* Tarefas e exercícios
**1)** Responde a estas perguntas com base no texto sobre a pesca à dourada:
(a) Em que baía, perto de Bordéus, se pescavam douradas?
(b) Quantos quilos de douradas por pessoa davam as médias dessa época?
(c) Que peixe é apresentado como um desafio mais entusiasmante do que a dourada?
**2)** Volta a escrever o trecho do texto sobre a pesca à dourada que vai de "Faço pesca à" até "dos seis kgs.", sem mudar nada.
#### Excerto da fonte
Faço pesca à dourada há alguns anos. Provavelmente demasiados.
Quando poucos sabiam da existência deste peixe na Vereda, quando ainda se pescava por cá com lingueirão, navalha, com ameijoa bomboca, eu já as pescava com caranguejo. Porventura alertado por amigos que tenho em França, pessoas que as pescavam na baía de Arcachon, perto de Bordéus. Não é de hoje a minha tendência para saber como se faz noutras paragens, para tentar experimentar e inovar deste lado.
Foram anos de grandes alegrias, em que a uma péssima qualidade de imagem, por deficiência das câmaras, os “Kodaks”, e dos sempre imprevisíveis rolos de 24 ou 36 fotografias, correspondia uma incrível qualidade dos peixes, com muitas douradas na casa dos seis kgs.
Na altura, sem limitações de peso, recordo-me das chegadas de caixas e caixas de peixes às docas de Setúbal. Falamos de médias 70/ 80 kgs de douradas por pessoa, sendo o seu comércio feito regularmente junto dos melhores restaurantes da cidade. Ter meia dúzia de douradas expostas na vitrina de peixe, todas acima de 5 kgs, era algo diário e bastante comum. As douradas ao sal passaram a atrair gente que vinha de longe, de Lisboa, de Beja, para uma refeição de peixe de mar. Já nessa altura era proibido vender peixe, mas o espírito inventivo dos portugueses ultrapassa sem dificuldades aquilo que está escrito nos papéis: uma compra de meia dúzia de peixes no mercado, com a respectiva factura, servia de documento de compra para dois dias de peixe exposto.
Trata-se de um peixe nobre, que merece uma gestão cuidada, e um respeito que não se vê aos dias de hoje. |
Como ponto prévio quero dizer-vos que não é a minha pesca favorita, tenho no pargo um desafio que me excita mais, pela sua força, pela sua combatividade, pelo tamanho que pode alcançar, e sobretudo pela agressividade que demonstra no momento de atacar. Mas reconheço condimentos técnicos na pesca à dourada para ser considerada um bom desafio. Não é em definitivo um peixe para todos. Por deficiência de equipamento adequado, ou por falta de conhecimento técnico, a verdade é que apenas uma pequena franja de pescadores consegue resultados de excepção. De toda a tribo de gente que sai de casa bem cedo para tentar pescar douradas, é de reconhecer que a maior parte não consegue fazer mais do que meia dúzia de peixes de pequeno tamanho.
E é aqui que quero chegar: a diferença entre a pesca de hoje e aquilo que já se fez há uns anos, digamos 20 a 25 anos. Tenho a certeza de que aqueles que pescaram as douradas naquela altura, e muito provavelmente alguns deles terão já falecido, ficariam escandalizados com aquilo que se está a fazer hoje. Chamar de pesca às douradas isto que está a acontecer nos dias de hoje é uma caricatura ruim do que já se fez nesta zona.
########
#### Dados brutos
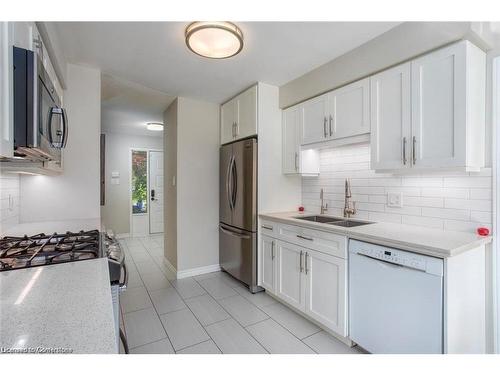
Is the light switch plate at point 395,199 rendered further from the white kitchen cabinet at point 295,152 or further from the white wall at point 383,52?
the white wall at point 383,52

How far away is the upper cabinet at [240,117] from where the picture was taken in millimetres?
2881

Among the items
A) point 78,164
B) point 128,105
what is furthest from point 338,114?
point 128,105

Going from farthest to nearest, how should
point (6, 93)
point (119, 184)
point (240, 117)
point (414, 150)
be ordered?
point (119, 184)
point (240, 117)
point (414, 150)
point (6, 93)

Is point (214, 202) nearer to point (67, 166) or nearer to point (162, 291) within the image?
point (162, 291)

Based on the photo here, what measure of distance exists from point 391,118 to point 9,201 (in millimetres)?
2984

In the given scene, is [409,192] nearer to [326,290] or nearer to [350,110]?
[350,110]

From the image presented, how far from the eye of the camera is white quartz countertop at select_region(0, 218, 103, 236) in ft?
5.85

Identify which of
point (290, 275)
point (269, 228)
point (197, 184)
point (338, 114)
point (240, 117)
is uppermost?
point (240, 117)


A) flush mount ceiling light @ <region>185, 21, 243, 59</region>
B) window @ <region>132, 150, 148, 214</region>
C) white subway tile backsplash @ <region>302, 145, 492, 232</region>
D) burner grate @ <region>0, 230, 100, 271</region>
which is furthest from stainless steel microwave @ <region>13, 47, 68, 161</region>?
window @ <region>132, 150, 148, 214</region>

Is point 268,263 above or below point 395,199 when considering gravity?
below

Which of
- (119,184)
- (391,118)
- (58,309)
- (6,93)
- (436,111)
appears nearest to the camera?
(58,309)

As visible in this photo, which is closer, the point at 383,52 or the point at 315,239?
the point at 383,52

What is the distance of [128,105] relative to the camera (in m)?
########
* As respostas
**1)**
(a) Na baía de Arcachon.
(b) Entre 70 e 80 kg.
(c) O pargo.

**2)**
Faço pesca à dourada há alguns anos. Provavelmente demasiados.
Quando poucos sabiam da existência deste peixe na Vereda, quando ainda se pescava por cá com lingueirão, navalha, com ameijoa bomboca, eu já as pescava com caranguejo. Porventura alertado por amigos que tenho em França, pessoas que as pescavam na baía de Arcachon, perto de Bordéus. Não é de hoje a minha tendência para saber como se faz noutras paragens, para tentar experimentar e inovar deste lado.
Foram anos de grandes alegrias, em que a uma péssima qualidade de imagem, por deficiência das câmaras, os “Kodaks”, e dos sempre imprevisíveis rolos de 24 ou 36 fotografias, correspondia uma incrível qualidade dos peixes, com muitas douradas na casa dos seis kgs.